Mieszkam na małej wsi w województwie małopolskim zaraz u podnóża Tatr. Kilka lat temu pojechałam pierwszy raz na wycieczkę na niziny. Miałam wówczas odwiedzić miasto Toruń. Szczerze mówiąc nie wiedziałam, że takie miasto istnieje. Byłam pod wielkim wrażeniem, kiedy znalazłam się w województwie kujawsko–pomorskim.
Z czego słynie Toruń?
Jak wspomniałam we wstępie, pierwszy raz byłam na nizinach. Przyznam, że teren pozbawiony g ór wydawał mi się dziwny. Mimo to, bardzo mi się tutaj spodobało.
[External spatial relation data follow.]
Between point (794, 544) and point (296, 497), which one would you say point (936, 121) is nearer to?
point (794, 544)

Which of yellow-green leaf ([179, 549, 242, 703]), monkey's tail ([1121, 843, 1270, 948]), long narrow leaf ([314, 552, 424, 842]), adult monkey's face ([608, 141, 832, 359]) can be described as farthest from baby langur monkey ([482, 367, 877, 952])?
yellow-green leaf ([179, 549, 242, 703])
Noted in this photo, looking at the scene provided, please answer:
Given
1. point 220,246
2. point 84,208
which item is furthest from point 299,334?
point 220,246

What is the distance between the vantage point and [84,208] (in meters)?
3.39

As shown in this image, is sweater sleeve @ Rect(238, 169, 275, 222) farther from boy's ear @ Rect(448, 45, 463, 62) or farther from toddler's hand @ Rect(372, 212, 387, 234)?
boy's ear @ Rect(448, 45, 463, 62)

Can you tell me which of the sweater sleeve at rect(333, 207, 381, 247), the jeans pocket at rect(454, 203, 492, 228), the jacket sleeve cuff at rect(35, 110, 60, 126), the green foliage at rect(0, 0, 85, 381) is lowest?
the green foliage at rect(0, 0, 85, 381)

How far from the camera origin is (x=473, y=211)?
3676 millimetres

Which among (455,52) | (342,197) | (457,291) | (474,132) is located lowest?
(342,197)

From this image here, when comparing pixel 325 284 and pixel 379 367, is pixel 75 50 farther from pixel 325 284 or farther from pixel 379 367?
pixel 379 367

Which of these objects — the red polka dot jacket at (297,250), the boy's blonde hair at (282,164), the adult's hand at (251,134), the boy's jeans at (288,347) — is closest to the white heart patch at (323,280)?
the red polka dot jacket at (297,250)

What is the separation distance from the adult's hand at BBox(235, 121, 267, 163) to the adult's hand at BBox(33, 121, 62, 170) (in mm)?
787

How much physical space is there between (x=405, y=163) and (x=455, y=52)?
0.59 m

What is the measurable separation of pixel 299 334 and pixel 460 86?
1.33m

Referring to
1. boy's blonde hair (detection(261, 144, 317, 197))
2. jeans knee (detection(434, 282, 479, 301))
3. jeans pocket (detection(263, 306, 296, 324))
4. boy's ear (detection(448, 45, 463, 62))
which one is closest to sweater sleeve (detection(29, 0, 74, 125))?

U nas na wsi była zupełn9ie inna architektura. Tutaj mogłam oglądać tyle zabytków. Najbardziej zachwycił mnie zamek krzyżacki. Uczyłam się o tym na historii, ale nie wiedziałam, że taki znajduje się akurat w Toruniu. Na starym mieście było tyle ciekawych budowli. Niektóre kościoły były wysokie, jak góry. Miały strzeliste dachy. Potem się dowiedziałam, że to był styl gotycki. Zafascynował mnie. To, co mnie najbardziej urzekło, to wizyta w planetarium. Czułam się jak w kinie, jak w teatrze, albo i lepiej! Cały spektakl był tak realistyczny, że można było czuć się niczym jak w kosmosie! Dowiedziałam się wielu ciekawych rzeczy. Miedzy innymi tego, że Toruń słynie z pierników, które są jego symbolem. Wybrałam się oczywiście do sklepu z tymi piernikami. Musze przyznać, że były naprawdę pyszne. Kupiłam więc dla rodziny kilka paczek. Zadziwił mnie fakt, że było bardzo dużo sklepów, aptek, kino, teatr, galerie handlowe i rozwinięta sieć komunikacyjna. Gdybym przyjechała tutaj sama, to na pewno bym się zgubiła! Dla mnie to miasto było ogromne mimo, że nie należało do największych w Polsce.
Bardzo miło wspominam wycieczkę do Torunia. Żałuję, że nie mogłam tam dłużej zostać. Liczę, że jeszcze kiedyś odwiedzę to piękne miasto. Naprawdę warto było tutaj przyjechać.